Quais são os trâmites legais pelos quais passam os menores infratores desde que
eles são apreendidos?

Após ser apreendido, primeiramente o promotor de justiça entra com uma


representação. Por exemplo, um homicídio, e o que eu não concordo, o legislador
brasileiro afirma que ele não comete homicídio, ele comete “ato infracional semelhante
a homicídio”. Ele comete ato infracional semelhante a furto, ato infracional semelhante
a latrocínio. Continuando, o promotor entra com a representação e ele será processado
junto ao Juiz da Vara da Infância e da Juventude. No final, se o juiz entende que ele
cometeu ato infracional, aplica-se, por exemplo, se for o caso de um homicídio, um
latrocínio, ele poderá ser internado, quando eles são levados à FUNASE. Aplica-se a
medida socioeducativa de internação. No caso da conclusão de 3 (três) anos de
internação e o psicólogo relatar que o menor infrator não está maduro, pode-se dar uma
nova medida, como a semi liberdade ou a medida socioeducativa de liberdade assistida.
O Juiz designa uma pessoa para estar guiando e assistindo ele em um espaço aberto.
Essa situação ocorre quando não há representação e referência de pai ou mãe por parte
do socioeducando. Este profissional está encarregado de repassar todas as informações
ao Juiz.
Nos Estados Unidos da America o adolescente infrator é julgado como adulto. As
leis brasileiras e até mesmo o ECA são lenientes com a criminalidade entre os
menores?

O problema que se chama atenção, e eu concordo em partes com o legislador brasileiro.


Me chamam de franco atirador, porque eu fui da Vara da Infância e Juventude e
concordo com a redução da maioridade penal para 16 anos da seguinte forma: E eu já
me considero um Bin Laden da infância e a juventude porque não se espera que um juiz
tenha um entendimento desse tipo. O erro de quem trabalha nessa área de criança e
adolescente é dizer que o Estatuto é algo divino e eu costumo dizer que não. Tem alguns
defeitos miseráveis que eu não concordo com ele de jeito nenhum.

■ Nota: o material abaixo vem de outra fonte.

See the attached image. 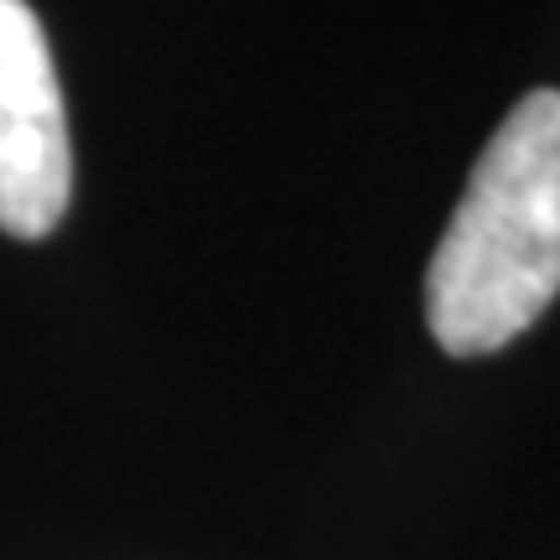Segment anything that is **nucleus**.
Segmentation results:
<instances>
[{
  "instance_id": "obj_1",
  "label": "nucleus",
  "mask_w": 560,
  "mask_h": 560,
  "mask_svg": "<svg viewBox=\"0 0 560 560\" xmlns=\"http://www.w3.org/2000/svg\"><path fill=\"white\" fill-rule=\"evenodd\" d=\"M560 296V89L524 94L488 136L425 265L441 353L482 359L529 332Z\"/></svg>"
},
{
  "instance_id": "obj_2",
  "label": "nucleus",
  "mask_w": 560,
  "mask_h": 560,
  "mask_svg": "<svg viewBox=\"0 0 560 560\" xmlns=\"http://www.w3.org/2000/svg\"><path fill=\"white\" fill-rule=\"evenodd\" d=\"M73 198V140L52 47L26 0H0V229L52 234Z\"/></svg>"
}]
</instances>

No caso de jovem que cometeu homicídio um dia antes de completar a maioridade


perante a lei brasileira, ele não é burro, não está em fase de desenvolvimento, era para
ele ser tratado como se trata o verdadeiro bandido. Crimes atrozes, crimes com
superabundância de hediondez, requintes de perversidade e não há nada de tolo, bobo e
imaturo. No meu entender, o legislador diz que eu posso ser um pai de família aos 16
anos de idade, porque não responder ao crime? Agora, há exceções. A solução para não
ficar junto com bandidos, cria-se um novo espaço com uma estrutura profissional
adequada com psicólogos e assistentes sociais para dar auxilio, mas permanece com a
pena de 20 anos.

Um exemplo fácil: Um homem estupra uma criança de três anos de idade. É apreendido,
cumpre a pena de 20 anos e quando ele retorna à sociedade ele cometerá o mesmo crime
novamente. Em comparativo com um leão, passa e come uma criança também de três
anos. Qual a sentença? Jaula no leão! 20 anos depois é aberta a jaula, e quando ele sair e
encontrar outra criança ele vai comer? Vai. Ora, se esse leão não foi tratado? Tira do
meio de circulação e oferece equipe de profissionais para tratá-lo. Eu entendo que a
maioridade penal tem que ser reduzida nesses casos. Já no caso de furto, estelionato são
situações diferentes. Por isso digo, em partes.